Some other interesting findings include:
- On an average visit, users read half the information only on those pages with 111 words or less.
- People spend some of their time understanding the page layout and navigation features, as well as looking at the images. People don’t read during every single second of a page visit.
- On average, users will have time to read 28% of the words if they devote all of their time to reading. More realistically, users will read about 20% of the text on the average page…. “
So, how does busy people like us really read the web?

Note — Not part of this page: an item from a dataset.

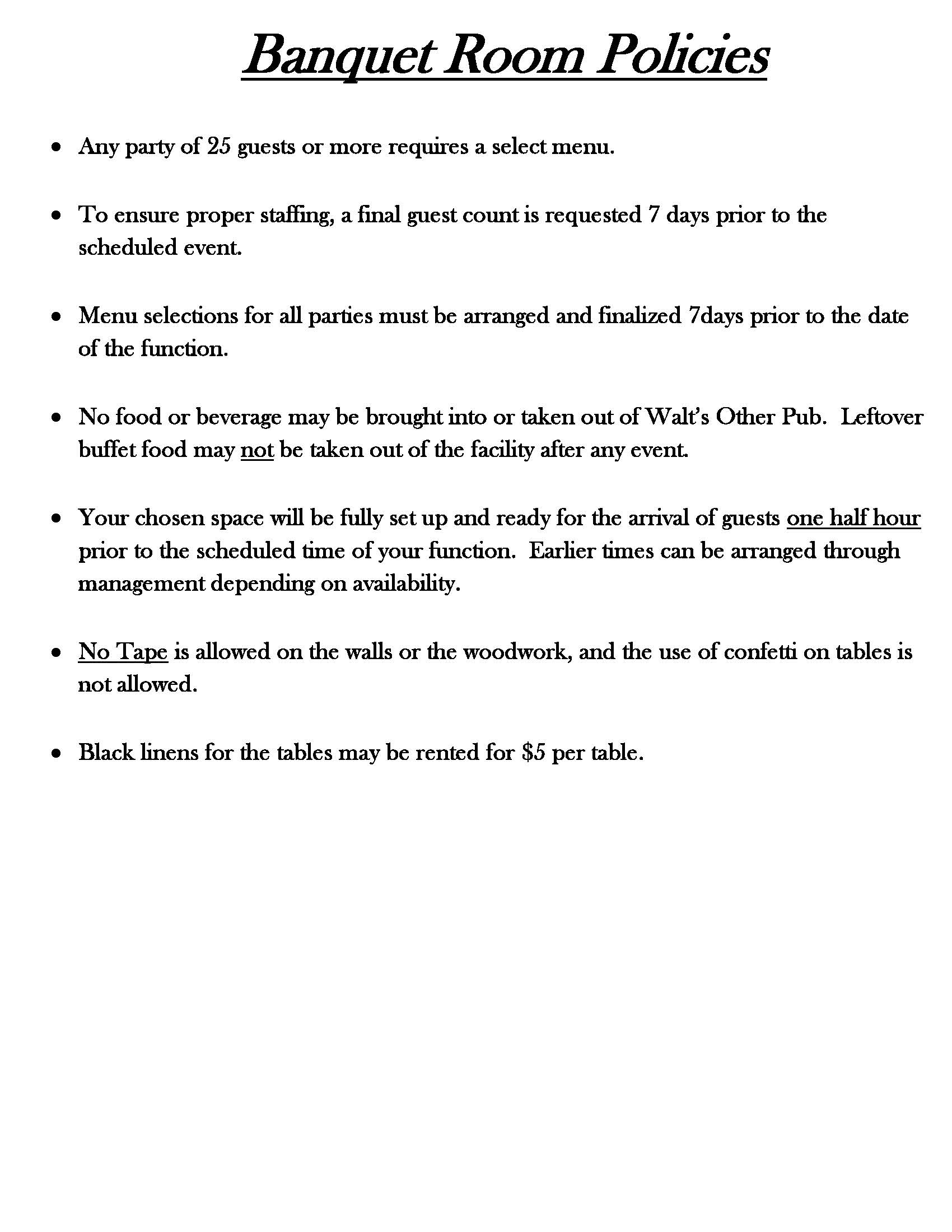 New banquet packet 2024 page 3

How did you change your reading habits due to the following conditions:
- distracted by any mean of communication devices and applications (phone, cellphone, twitter, multiple IM accounts, multiple email accounts, skype, and more) – one option is to print it and take 2 steps away from the computer
- distracted by images, navigation, ads within the blog – this is partially avoidable when using feed aggregator
- bombarded with information – see below: Building and associative tag cloud
Here is how I’m trying to deal with too much information:
Building a personal associative tag cloud
As I explain in the beginning of this post I don’t read it all every day. I just can’t. I skim a lot. I read a lot of headlines trying to build “hooks”. I’m filling my brain with links so when I’ll next time see something related I’ll stop for a little longer. I make my head familiar with words, names and terms. It is as if I’m building a tag cloud inside my brain and the more frequent the tag appears the bigger the “font” is or in my analogous the sensitivity to a word, name or term. For instance reading TechCrunch and ReadWriteWeb over time helps me building an associative tag cloud of companies names, technologies and buzz words. I’m aware of the fact that the difference between a “real” tag cloud and the one I shape in my head is that it is not just the frequency that count but also other factors like personal interest and preferences. It is also strongly driven by my intentions. Yet, with every time that I skim these two newsletter I feel that I get more out of it. So, maybe it is no longer skimming but more like “nesting”. Filling information and more tags inside the associative cloud. I do fully read some posts and comments:)
So how do you absorb information? How do you deal with all the noise and distraction?